Question: How to pull information from the database correctly? One request is not enough here, and if it is possible somehow, then you don’t want to, since the request will be heavy. From the "wall_element" table, I will get the id of, for example, all the photos, or all the videos that are attached to the wall entry. What kind of requests are best to pull out these id? And what queries to pull data from the image_item table, i.e. How can I retrieve the photo data?
PS Of course, I know how to get everything out, but other points of view and preferably more experienced developers are needed.
UPD: All the same, I’ll write as I see it:
1) I’ll make the first query, with which I pull out 10-20 records from the “wall” table - the query is very easy, even with several million records there should be no problems.

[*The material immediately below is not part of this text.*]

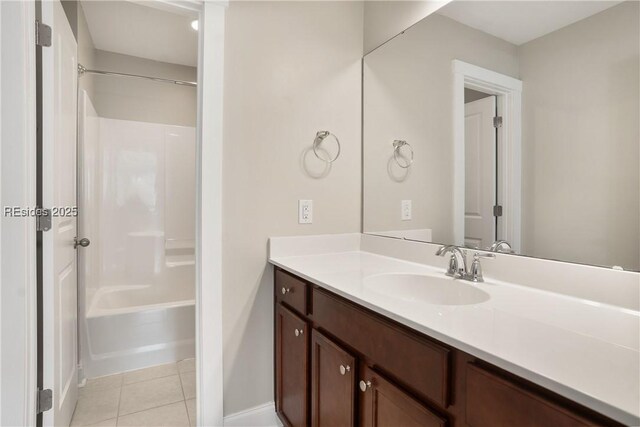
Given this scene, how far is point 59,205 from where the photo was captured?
1.47 metres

2) In a cycle for these 10-20 records, I pull out data from the “wall_element” table. In each iteration, I will receive a list of photos, blog posts, news, etc. Now we need to process this data, i.e. give them to each component they belong to and get html back. But you need to somehow group those same 20 photos - and get information from the “image_item” table or 20 requests (very easy, since the request will go by id) or somehow more elegantly with one request ... This is how I collect in one iteration html of different structural units of the component…
I.e. there are pluses here that the requests are easy, and the minuses are that there will be a lot of requests for rendering the page ... Caching, of course, has not been canceled, but first you need to do everything as correctly as possible ...
Answer the question
In order to leave comments, you need to log in
UNION is not so bad. Especially UNION ALL where it is not required to select unique records. At the very least, it will be no slower than executing each request separately, due to the fact that it can theoretically be executed in parallel on several cores.

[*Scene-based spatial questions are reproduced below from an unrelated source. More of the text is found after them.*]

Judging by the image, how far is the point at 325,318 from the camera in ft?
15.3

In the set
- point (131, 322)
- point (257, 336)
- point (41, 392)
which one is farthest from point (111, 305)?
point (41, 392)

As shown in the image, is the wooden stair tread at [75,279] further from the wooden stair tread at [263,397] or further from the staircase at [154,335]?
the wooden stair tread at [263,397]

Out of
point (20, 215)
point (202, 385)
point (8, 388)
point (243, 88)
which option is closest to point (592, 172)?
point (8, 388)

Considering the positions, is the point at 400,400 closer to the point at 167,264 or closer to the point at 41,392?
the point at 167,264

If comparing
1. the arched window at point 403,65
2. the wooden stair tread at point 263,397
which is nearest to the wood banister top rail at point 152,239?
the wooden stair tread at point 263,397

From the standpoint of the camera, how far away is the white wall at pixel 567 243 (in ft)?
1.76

But if it doesn't fit, let's get away from the stove. You postulate the following "we can't select everything in one query so as not to interfere with the model".
This means that the minimum number of requests is equal to the number_of_data_types. To do this, you need to execute separately the queries that I have in UNION, but then manually sort this mess by dates in the code and group by wall_id. This is a bad way.
I offer this option:
SELECT
w.id,
w.description,
COUNT(i.id) i_cnt,
COUNT(bp.id) bp_cnt
FROM wall w
INNER JOIN wall_element we_i
ON we_i.wall_id = w.id
INNER JOIN image i
ON i.id = we_i.element_id
INNER JOIN wall_element we_bp
ON we_bp.wall_id = w.id
INNER JOIN blog_post bp
ON bp.id = we_bp.element_id
ORDER BY w.timestamp
GROUP BY w.id, w.description
I would do this: (read to the end)
1) create a wall table with the fields id, author_user_id, author_user_name, owner_user_id, wall_content, where
-id is the identifier of the entry in the table
- author_user_id is the identifier of the user who created the post
-author_user_name is his name, enter here same, in order not to make an extra request to the user tables
-owner_user_id - the identifier of the owner of the wall
-wall_record_content - the content of the record. is a json with the fields title, description, images, videos, polls and whatever you have there. example
content: {
title: SuperProPost,
Mysuper_Puper_Images: [{
Photo_link1, Photo_link1
}],
Mysuper_Puper_Video_links[{
videolink1, videolink2....
}]
и т.д,
}
Select * from wall_1234(лучше использовать шардинг чтобы не было по 20 млн записей в одной таблице) where owner_id=Owner_id_from request Limit 0, 20 (к примеру)
From the tables you don't have to pull for the whole wall, it's too hard.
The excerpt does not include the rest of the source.